# Exercise tasks
• a. Transcribe the passage from the Mugler show review below, starting at "There were echoes" and ending at "brutally murdered body.".
• b. Answer these questions from the Mugler show review below:
(i) From what year does the review say a magazine might have featured some of the clothes?
(ii) What does the review say distracted a lot from the actual clothes?
(iii) Which futuristic materials does the review name?

# Document extract
Visually speaking the show was undoubtedly rather strong, yet there wasn’t enough in terms of innovation for what regarded the designs (in fact some of the clothes featured wouldn't have looked out of place in a magazine from 1991 - I'm sure that if we all tried to, we would actually remember where we actually saw twenty years ago those trousers with padded motifs between the knee and the ankle...).
The impeccable styling distracted a lot from the actual clothes and Mugler’s strong tailoring went somehow lost in all the deathly references.
There were echoes of Mugler in the sharp and strong shoulders, and rigid materials, but, rather than hinting at Mugler’s cyber universe populated with ambiguous superheroes, futuristic materials such as plastic and nylon evoked the disturbing consistence of plastic sheets left to cover a brutally murdered body.

# Stored data
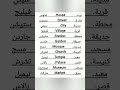 تعليم اللغة الانجليزية من الصفر تعلم الإنجليزية  انجليزي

# Solutions for each task
• a.
There were echoes of Mugler in the sharp and strong shoulders, and rigid materials, but, rather than hinting at Mugler’s cyber universe populated with ambiguous superheroes, futuristic materials such as plastic and nylon evoked the disturbing consistence of plastic sheets left to cover a brutally murdered body.

• b.
(i) 1991
(ii) The impeccable styling
(iii) Plastic and nylon